>> Start Working data
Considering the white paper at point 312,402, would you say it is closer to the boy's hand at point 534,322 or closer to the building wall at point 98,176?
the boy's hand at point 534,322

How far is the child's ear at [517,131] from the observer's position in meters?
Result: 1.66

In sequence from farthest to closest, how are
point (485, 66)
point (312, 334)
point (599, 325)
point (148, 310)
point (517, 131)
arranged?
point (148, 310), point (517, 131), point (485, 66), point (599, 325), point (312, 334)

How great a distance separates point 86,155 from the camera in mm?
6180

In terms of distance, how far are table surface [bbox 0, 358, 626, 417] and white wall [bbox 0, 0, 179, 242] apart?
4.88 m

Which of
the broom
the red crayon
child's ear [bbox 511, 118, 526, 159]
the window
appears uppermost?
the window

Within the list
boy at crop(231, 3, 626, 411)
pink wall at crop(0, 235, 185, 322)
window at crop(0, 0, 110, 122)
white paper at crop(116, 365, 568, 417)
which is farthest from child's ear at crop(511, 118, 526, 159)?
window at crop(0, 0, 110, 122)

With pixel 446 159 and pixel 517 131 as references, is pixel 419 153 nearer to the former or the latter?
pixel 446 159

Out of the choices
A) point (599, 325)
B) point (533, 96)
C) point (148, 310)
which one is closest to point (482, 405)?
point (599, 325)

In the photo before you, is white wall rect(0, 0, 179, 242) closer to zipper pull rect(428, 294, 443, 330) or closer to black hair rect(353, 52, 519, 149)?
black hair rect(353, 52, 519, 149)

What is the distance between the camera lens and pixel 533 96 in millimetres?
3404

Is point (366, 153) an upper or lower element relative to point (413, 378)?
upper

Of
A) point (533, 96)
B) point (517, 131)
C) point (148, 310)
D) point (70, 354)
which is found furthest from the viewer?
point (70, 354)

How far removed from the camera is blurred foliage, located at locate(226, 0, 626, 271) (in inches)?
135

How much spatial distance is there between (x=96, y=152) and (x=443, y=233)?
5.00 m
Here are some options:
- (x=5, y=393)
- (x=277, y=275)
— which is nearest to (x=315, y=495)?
>> End Working data
Recast every line of the material above as a JSON list of strings, one string per line, leaving out blank lines.

- Answer for the task:
[
  "Considering the white paper at point 312,402, would you say it is closer to the boy's hand at point 534,322 or closer to the building wall at point 98,176?",
  "the boy's hand at point 534,322",
  "How far is the child's ear at [517,131] from the observer's position in meters?",
  "Result: 1.66",
  "In sequence from farthest to closest, how are",
  "point (485, 66)",
  "point (312, 334)",
  "point (599, 325)",
  "point (148, 310)",
  "point (517, 131)",
  "arranged?",
  "point (148, 310), point (517, 131), point (485, 66), point (599, 325), point (312, 334)",
  "How great a distance separates point 86,155 from the camera in mm?",
  "6180",
  "In terms of distance, how far are table surface [bbox 0, 358, 626, 417] and white wall [bbox 0, 0, 179, 242] apart?",
  "4.88 m",
  "Which of",
  "the broom",
  "the red crayon",
  "child's ear [bbox 511, 118, 526, 159]",
  "the window",
  "appears uppermost?",
  "the window",
  "Within the list",
  "boy at crop(231, 3, 626, 411)",
  "pink wall at crop(0, 235, 185, 322)",
  "window at crop(0, 0, 110, 122)",
  "white paper at crop(116, 365, 568, 417)",
  "which is farthest from child's ear at crop(511, 118, 526, 159)?",
  "window at crop(0, 0, 110, 122)",
  "With pixel 446 159 and pixel 517 131 as references, is pixel 419 153 nearer to the former or the latter?",
  "pixel 446 159",
  "Out of the choices",
  "A) point (599, 325)",
  "B) point (533, 96)",
  "C) point (148, 310)",
  "which one is closest to point (482, 405)?",
  "point (599, 325)",
  "In the photo before you, is white wall rect(0, 0, 179, 242) closer to zipper pull rect(428, 294, 443, 330) or closer to black hair rect(353, 52, 519, 149)?",
  "black hair rect(353, 52, 519, 149)",
  "What is the distance between the camera lens and pixel 533 96 in millimetres?",
  "3404",
  "Is point (366, 153) an upper or lower element relative to point (413, 378)?",
  "upper",
  "Of",
  "A) point (533, 96)",
  "B) point (517, 131)",
  "C) point (148, 310)",
  "D) point (70, 354)",
  "which is found furthest from the viewer?",
  "point (70, 354)",
  "How far removed from the camera is blurred foliage, located at locate(226, 0, 626, 271) (in inches)?",
  "135",
  "How much spatial distance is there between (x=96, y=152) and (x=443, y=233)?",
  "5.00 m",
  "Here are some options:",
  "- (x=5, y=393)",
  "- (x=277, y=275)",
  "— which is nearest to (x=315, y=495)?"
]